PASSAGE GIVEN:
-*-*-

# Counter strike Graphics problems



## Tinsoilder (Jul 22, 2003)

Ok I have had CS for a while now i am using steam so 1.6 for the longest time i tworked fine but i did not play it that much. Now about a wekk ago my friend said i should download day of defeat for half life so i did. Everythings is working fine then once I restart the game I get this C++ LIbrary error and also says abnomral shutdown or something like that. So I restarted my computer and all that and stil had the error any were from 5-200s once the game was started this happend with both CS and DOD so I look around a little on google. I see it maybe a graphics problem so I redownload the driver from the nivida web site and instal it. Then when I start up the game the graphics are all screwd up it looks like this:









Then in game it looks like this:








Now i have simial problems when i change the mode to direct 3d it works with software but is bad quality  
My specs:

Windows XP Home Edition 
BIOS: Award Modular BIOS v6.0
AMD Athlon(TM) XP 2700+, MMX, 3DNow, ~1.9GHz
768MB RAM
NVIDIA GeForce4 MX 440

Any help would be greatly apreciated if you neeed any more detail plz say so


----------



## clr (Aug 24, 2004)

-*-*-

DATA:

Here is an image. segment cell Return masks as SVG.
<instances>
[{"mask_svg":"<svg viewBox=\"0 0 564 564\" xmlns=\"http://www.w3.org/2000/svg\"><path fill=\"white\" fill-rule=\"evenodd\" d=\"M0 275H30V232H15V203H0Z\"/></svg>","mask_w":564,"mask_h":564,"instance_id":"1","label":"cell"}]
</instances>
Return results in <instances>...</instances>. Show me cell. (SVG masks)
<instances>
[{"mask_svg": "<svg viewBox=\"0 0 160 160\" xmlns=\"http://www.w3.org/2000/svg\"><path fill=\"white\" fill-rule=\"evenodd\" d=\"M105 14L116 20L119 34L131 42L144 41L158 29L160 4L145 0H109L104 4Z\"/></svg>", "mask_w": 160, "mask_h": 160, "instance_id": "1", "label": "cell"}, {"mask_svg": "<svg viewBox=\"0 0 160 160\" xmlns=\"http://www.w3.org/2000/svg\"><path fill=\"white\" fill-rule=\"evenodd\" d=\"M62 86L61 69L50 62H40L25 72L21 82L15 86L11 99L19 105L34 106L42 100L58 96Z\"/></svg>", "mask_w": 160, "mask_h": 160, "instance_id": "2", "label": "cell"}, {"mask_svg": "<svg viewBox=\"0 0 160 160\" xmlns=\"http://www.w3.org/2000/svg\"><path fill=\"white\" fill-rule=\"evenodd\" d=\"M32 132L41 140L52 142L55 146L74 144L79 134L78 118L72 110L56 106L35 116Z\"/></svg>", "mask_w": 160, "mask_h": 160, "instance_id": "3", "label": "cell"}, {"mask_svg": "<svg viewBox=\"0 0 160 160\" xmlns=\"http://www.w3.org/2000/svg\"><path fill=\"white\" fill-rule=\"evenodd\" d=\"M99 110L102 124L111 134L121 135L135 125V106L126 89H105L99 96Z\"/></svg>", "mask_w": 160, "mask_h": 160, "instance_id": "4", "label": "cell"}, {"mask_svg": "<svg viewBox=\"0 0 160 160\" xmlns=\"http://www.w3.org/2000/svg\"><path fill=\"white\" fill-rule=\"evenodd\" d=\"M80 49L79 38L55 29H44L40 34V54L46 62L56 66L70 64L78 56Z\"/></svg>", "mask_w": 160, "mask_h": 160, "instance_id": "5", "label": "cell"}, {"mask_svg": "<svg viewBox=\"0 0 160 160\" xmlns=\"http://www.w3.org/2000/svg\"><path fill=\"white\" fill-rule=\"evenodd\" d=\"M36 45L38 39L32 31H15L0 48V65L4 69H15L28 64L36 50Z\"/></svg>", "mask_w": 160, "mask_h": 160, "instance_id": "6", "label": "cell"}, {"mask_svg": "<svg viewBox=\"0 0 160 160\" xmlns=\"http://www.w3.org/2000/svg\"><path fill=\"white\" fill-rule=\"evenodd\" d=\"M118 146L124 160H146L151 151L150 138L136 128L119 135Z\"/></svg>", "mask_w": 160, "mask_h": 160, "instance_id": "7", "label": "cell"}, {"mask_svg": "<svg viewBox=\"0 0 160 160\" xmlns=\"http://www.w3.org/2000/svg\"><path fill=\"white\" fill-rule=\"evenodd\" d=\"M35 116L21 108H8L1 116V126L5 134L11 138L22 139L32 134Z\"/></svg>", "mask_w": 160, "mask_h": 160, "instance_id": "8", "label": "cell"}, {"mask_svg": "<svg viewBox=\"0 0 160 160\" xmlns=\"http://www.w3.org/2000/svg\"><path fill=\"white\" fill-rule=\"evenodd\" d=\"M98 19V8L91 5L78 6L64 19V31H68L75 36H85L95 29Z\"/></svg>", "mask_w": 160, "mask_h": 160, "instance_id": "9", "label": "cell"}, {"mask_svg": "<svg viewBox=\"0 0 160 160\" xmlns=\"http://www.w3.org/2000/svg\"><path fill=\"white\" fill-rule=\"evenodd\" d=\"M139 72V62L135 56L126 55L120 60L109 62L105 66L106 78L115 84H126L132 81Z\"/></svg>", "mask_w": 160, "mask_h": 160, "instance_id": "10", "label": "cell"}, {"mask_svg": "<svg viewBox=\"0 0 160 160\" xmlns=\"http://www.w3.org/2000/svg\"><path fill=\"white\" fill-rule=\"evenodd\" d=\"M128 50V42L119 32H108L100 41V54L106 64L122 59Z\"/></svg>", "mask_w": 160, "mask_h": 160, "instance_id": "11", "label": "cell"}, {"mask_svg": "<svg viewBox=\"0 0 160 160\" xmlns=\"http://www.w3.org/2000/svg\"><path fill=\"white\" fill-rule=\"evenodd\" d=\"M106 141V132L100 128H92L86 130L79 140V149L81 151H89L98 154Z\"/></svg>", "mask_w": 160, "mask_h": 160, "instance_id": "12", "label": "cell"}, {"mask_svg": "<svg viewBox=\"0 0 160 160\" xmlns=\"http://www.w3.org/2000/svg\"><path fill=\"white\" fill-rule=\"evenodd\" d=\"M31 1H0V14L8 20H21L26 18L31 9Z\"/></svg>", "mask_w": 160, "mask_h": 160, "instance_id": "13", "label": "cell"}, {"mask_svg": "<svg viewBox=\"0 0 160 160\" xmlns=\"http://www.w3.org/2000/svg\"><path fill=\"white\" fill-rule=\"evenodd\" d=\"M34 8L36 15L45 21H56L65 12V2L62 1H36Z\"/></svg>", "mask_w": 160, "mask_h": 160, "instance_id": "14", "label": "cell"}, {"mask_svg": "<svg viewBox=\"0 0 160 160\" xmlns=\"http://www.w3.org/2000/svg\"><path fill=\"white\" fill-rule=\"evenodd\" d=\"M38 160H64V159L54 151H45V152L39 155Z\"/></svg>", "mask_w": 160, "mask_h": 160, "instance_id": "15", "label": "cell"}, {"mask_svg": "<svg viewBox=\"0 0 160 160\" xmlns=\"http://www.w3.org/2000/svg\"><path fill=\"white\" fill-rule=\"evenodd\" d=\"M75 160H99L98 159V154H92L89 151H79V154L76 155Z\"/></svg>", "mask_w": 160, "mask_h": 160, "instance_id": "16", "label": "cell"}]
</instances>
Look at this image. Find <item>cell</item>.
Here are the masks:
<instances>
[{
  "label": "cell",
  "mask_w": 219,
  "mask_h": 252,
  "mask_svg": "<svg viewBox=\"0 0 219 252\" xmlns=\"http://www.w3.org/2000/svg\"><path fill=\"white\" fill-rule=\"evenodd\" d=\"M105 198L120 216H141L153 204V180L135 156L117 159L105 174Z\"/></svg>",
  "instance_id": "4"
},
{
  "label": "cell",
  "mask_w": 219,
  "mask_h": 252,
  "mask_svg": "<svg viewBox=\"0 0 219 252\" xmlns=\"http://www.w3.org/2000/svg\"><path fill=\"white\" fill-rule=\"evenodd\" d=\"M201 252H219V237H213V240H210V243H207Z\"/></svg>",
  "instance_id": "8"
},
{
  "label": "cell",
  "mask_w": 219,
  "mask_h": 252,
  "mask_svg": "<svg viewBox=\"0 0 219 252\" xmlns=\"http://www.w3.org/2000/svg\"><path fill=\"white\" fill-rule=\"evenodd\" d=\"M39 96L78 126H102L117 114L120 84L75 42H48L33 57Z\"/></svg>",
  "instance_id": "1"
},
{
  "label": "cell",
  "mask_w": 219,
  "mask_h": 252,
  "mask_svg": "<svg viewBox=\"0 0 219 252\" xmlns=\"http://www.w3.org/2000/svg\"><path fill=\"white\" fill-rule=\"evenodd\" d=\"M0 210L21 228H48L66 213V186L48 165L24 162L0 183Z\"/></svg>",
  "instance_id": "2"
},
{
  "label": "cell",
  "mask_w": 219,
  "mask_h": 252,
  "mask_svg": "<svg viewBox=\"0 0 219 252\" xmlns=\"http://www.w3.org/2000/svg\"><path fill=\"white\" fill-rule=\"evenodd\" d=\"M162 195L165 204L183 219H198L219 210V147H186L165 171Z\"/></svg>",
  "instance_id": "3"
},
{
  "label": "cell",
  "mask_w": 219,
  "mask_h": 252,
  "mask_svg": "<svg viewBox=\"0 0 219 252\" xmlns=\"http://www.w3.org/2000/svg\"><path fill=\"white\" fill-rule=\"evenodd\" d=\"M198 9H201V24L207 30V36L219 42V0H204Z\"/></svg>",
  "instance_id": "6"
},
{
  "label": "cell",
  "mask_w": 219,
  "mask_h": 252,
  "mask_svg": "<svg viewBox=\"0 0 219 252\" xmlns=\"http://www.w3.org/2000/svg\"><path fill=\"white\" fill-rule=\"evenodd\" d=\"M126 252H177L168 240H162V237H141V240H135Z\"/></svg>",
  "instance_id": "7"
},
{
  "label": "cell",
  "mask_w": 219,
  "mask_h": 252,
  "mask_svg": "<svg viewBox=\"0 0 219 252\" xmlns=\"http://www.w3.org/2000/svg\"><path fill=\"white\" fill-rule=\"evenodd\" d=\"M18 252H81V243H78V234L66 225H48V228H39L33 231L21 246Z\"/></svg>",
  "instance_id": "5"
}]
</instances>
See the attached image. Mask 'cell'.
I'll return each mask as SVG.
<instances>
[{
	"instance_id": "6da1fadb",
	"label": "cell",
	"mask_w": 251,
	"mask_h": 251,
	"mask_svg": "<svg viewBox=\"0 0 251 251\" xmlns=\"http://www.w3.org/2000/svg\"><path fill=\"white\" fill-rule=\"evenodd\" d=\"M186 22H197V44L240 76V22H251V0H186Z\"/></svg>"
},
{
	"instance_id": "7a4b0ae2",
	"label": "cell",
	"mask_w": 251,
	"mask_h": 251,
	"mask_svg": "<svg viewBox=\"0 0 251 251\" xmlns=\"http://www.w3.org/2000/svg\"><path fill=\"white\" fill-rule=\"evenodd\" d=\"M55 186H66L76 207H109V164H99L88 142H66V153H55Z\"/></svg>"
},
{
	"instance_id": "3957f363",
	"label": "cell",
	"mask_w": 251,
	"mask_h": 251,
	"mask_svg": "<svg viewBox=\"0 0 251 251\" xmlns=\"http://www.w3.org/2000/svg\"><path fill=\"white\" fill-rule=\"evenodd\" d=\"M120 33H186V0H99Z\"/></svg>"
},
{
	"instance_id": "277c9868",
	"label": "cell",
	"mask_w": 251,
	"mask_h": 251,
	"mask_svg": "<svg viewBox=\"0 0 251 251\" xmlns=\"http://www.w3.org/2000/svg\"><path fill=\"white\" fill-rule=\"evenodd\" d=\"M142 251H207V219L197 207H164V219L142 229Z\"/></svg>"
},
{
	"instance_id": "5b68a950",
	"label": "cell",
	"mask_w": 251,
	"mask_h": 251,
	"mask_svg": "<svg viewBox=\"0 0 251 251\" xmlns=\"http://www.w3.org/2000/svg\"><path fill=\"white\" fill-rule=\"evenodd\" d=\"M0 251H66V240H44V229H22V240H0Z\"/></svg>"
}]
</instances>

-*-*-

PROBLEM 1:
Answer these from the forum thread:
(a) Which game did the poster's friend suggest downloading?
(b) What graphics card is listed in the poster's specs?
(c) How much RAM does the poster's computer have?
PROBLEM 2: Quote the forum thread starting at "Windows XP Home" and ending at "(Aug 24, 2004)".
PROBLEM 3: Render this sentence from the forum thread in Spanish: "Then in game it looks like this:"
The records have no connection to the forum thread.

OUTPUT 1:
(a) Day of Defeat
(b) NVIDIA GeForce4 MX 440
(c) 768MB

OUTPUT 2:
Windows XP Home Edition 
BIOS: Award Modular BIOS v6.0
AMD Athlon(TM) XP 2700+, MMX, 3DNow, ~1.9GHz
768MB RAM
NVIDIA GeForce4 MX 440

Any help would be greatly apreciated if you neeed any more detail plz say so


----------



## clr (Aug 24, 2004)

OUTPUT 3: Luego, dentro del juego, se ve así: